**WORK TO DO:**
Put the records below into a numbered list with the blank lines removed, and leave the pictures out.

**DATA TO USE:**
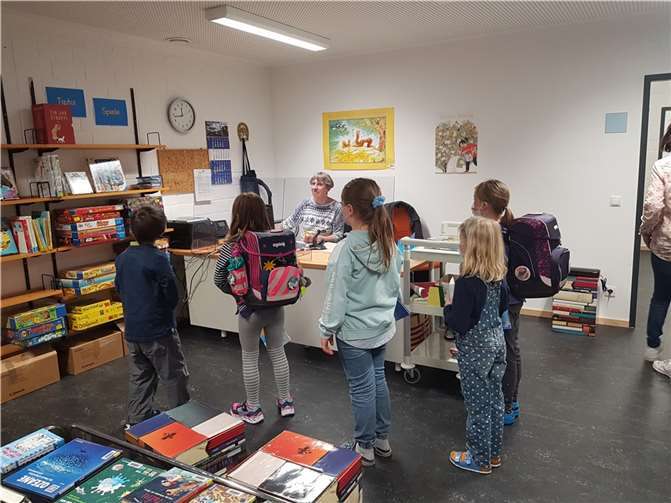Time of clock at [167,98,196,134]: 11:43
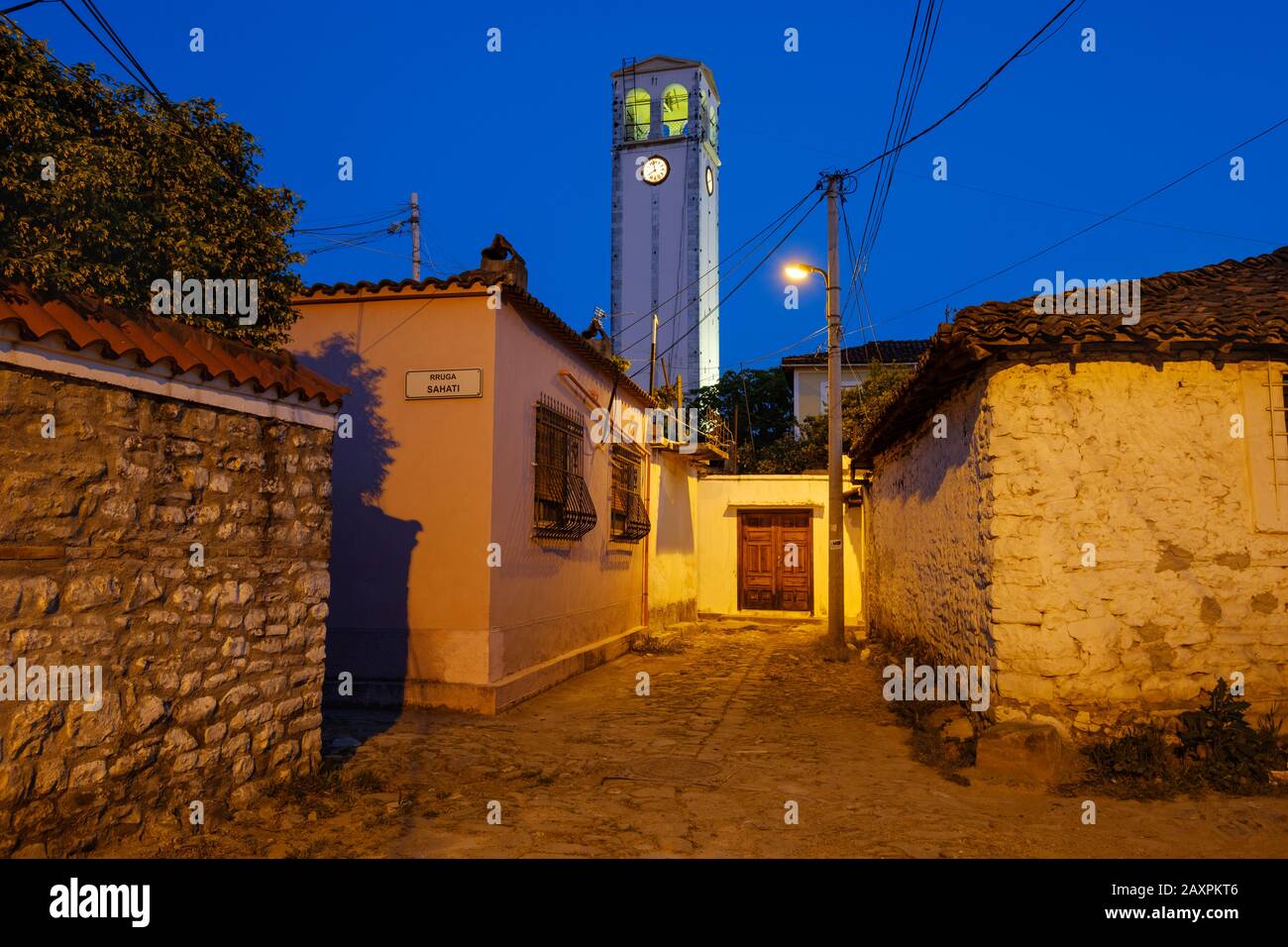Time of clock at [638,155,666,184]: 7:57
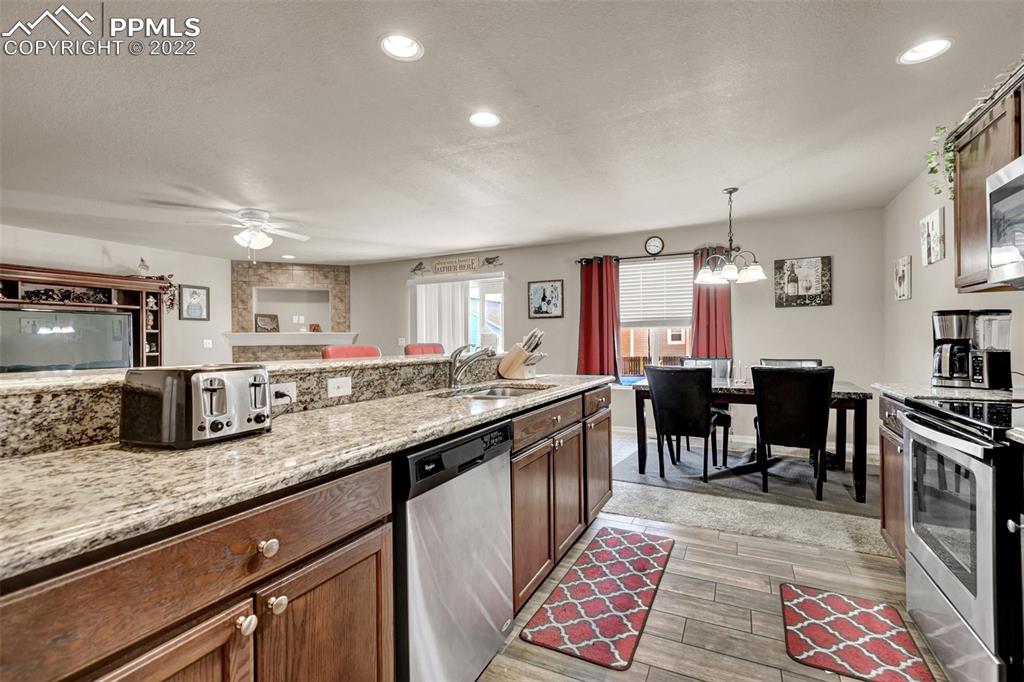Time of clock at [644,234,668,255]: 3:46
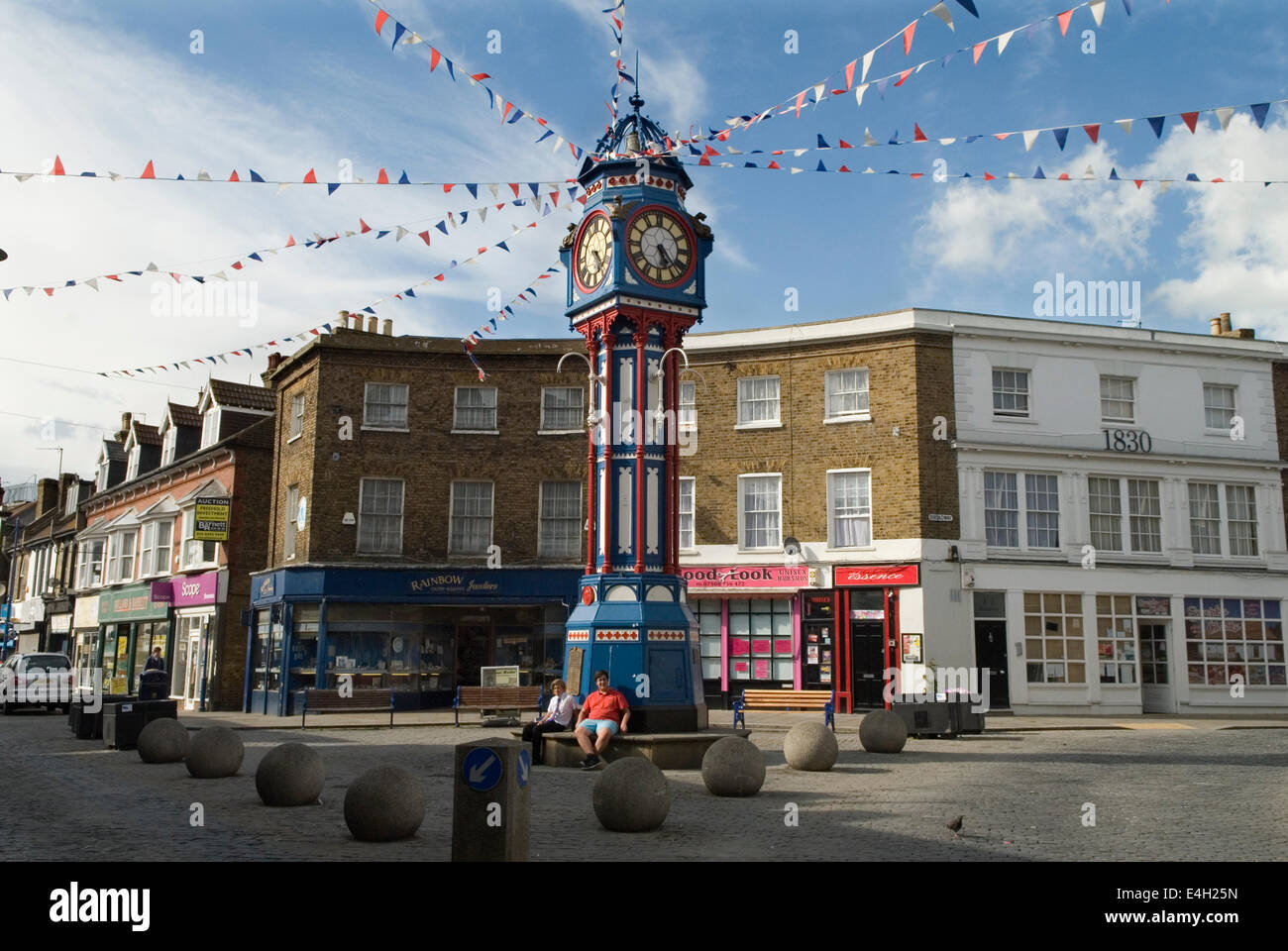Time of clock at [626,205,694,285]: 5:23
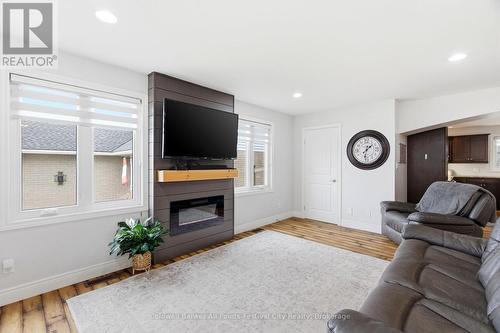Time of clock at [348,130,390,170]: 1:32
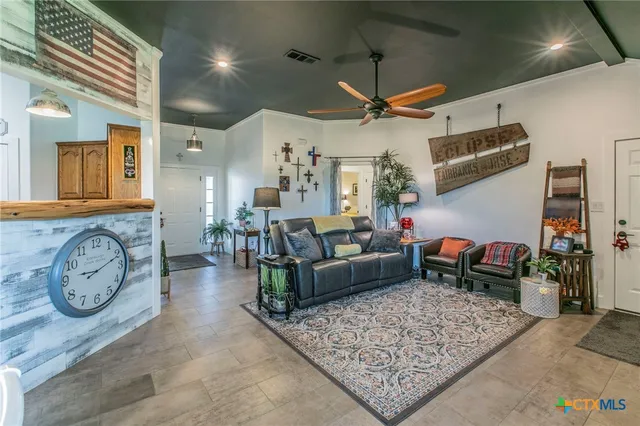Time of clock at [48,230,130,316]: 9:11
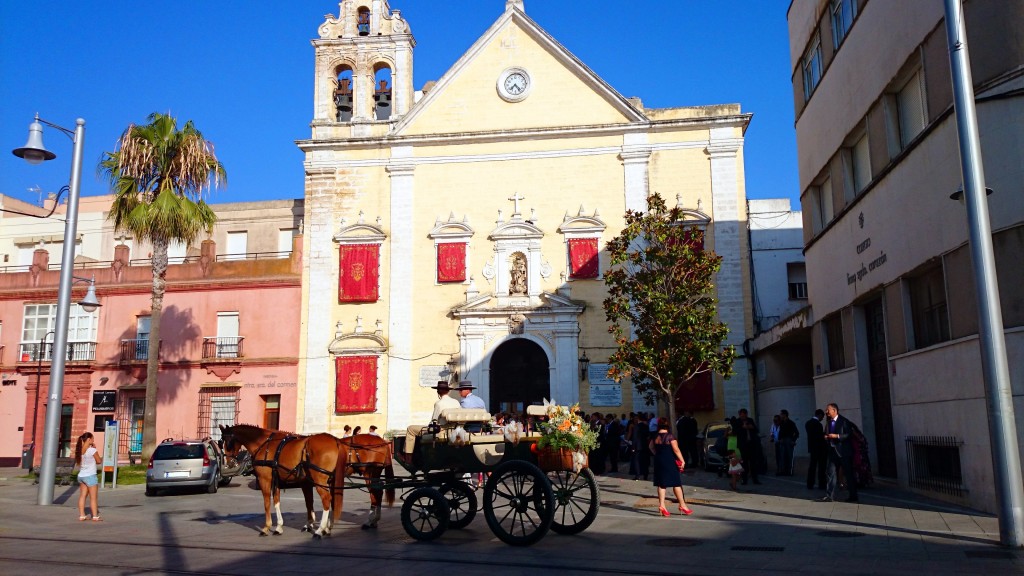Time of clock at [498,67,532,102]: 7:22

**COMPLETE ANSWER:**
1. Time of clock at [167,98,196,134]: 11:43
2. Time of clock at [638,155,666,184]: 7:57
3. Time of clock at [644,234,668,255]: 3:46
4. Time of clock at [626,205,694,285]: 5:23
5. Time of clock at [348,130,390,170]: 1:32
6. Time of clock at [48,230,130,316]: 9:11
7. Time of clock at [498,67,532,102]: 7:22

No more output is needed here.